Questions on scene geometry
════

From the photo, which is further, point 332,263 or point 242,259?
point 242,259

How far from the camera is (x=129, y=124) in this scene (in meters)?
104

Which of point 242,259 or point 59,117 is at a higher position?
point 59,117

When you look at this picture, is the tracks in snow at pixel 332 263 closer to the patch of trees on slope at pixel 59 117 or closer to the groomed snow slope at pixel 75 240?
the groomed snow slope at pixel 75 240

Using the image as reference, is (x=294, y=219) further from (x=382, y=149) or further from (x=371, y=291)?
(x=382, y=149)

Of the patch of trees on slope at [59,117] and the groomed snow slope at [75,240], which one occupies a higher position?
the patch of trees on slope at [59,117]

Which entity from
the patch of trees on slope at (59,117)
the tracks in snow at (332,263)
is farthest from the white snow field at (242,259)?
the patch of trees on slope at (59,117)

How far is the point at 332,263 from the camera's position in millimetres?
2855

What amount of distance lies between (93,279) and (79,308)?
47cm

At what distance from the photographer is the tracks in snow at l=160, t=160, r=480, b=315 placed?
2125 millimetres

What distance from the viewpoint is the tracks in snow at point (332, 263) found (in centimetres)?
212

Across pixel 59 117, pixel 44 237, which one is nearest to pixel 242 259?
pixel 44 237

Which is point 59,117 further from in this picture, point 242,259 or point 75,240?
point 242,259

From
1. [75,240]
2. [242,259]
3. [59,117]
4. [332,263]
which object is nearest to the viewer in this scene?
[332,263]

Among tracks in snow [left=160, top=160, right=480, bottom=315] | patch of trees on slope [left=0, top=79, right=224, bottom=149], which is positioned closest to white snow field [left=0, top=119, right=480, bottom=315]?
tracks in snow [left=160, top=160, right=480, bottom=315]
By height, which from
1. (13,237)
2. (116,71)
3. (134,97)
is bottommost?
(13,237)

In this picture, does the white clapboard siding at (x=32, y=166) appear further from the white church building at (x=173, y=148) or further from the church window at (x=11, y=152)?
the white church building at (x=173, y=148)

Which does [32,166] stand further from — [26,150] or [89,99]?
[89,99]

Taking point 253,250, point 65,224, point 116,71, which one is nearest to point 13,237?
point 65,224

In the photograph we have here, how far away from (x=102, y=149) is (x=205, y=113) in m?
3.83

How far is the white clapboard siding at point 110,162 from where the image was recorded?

════

> _PROBLEM REQUIREMENTS_: Recast all the rows above as one numbered list, leaving out the blank lines.

> _OUTPUT_:
1. From the photo, which is further, point 332,263 or point 242,259?
2. point 242,259
3. How far from the camera is (x=129, y=124) in this scene (in meters)?
4. 104
5. Which of point 242,259 or point 59,117 is at a higher position?
6. point 59,117
7. When you look at this picture, is the tracks in snow at pixel 332 263 closer to the patch of trees on slope at pixel 59 117 or closer to the groomed snow slope at pixel 75 240?
8. the groomed snow slope at pixel 75 240
9. Using the image as reference, is (x=294, y=219) further from (x=382, y=149) or further from (x=371, y=291)?
10. (x=382, y=149)
11. Of the patch of trees on slope at [59,117] and the groomed snow slope at [75,240], which one occupies a higher position?
12. the patch of trees on slope at [59,117]
13. Which entity from
14. the patch of trees on slope at (59,117)
15. the tracks in snow at (332,263)
16. is farthest from the white snow field at (242,259)?
17. the patch of trees on slope at (59,117)
18. How far is the point at 332,263 from the camera's position in millimetres?
19. 2855
20. What amount of distance lies between (93,279) and (79,308)?
21. 47cm
22. At what distance from the photographer is the tracks in snow at l=160, t=160, r=480, b=315 placed?
23. 2125 millimetres
24. What distance from the viewpoint is the tracks in snow at point (332, 263) found (in centimetres)?
25. 212
26. Across pixel 59 117, pixel 44 237, which one is nearest to pixel 242 259?
27. pixel 44 237
28. Which is point 59,117 further from in this picture, point 242,259 or point 75,240?
29. point 242,259
30. From
31. 1. [75,240]
32. 2. [242,259]
33. 3. [59,117]
34. 4. [332,263]
35. which object is nearest to the viewer in this scene?
36. [332,263]
37. Among tracks in snow [left=160, top=160, right=480, bottom=315] | patch of trees on slope [left=0, top=79, right=224, bottom=149], which is positioned closest to white snow field [left=0, top=119, right=480, bottom=315]?
38. tracks in snow [left=160, top=160, right=480, bottom=315]
39. By height, which from
40. 1. (13,237)
41. 2. (116,71)
42. 3. (134,97)
43. is bottommost?
44. (13,237)
45. In this picture, does the white clapboard siding at (x=32, y=166) appear further from the white church building at (x=173, y=148) or further from the church window at (x=11, y=152)?
46. the white church building at (x=173, y=148)
47. Which does [32,166] stand further from — [26,150] or [89,99]?
48. [89,99]
49. Taking point 253,250, point 65,224, point 116,71, which one is nearest to point 13,237?
50. point 65,224
51. In the photograph we have here, how far away from (x=102, y=149) is (x=205, y=113) in m?
52. 3.83
53. How far is the white clapboard siding at point 110,162 from where the image was recorded?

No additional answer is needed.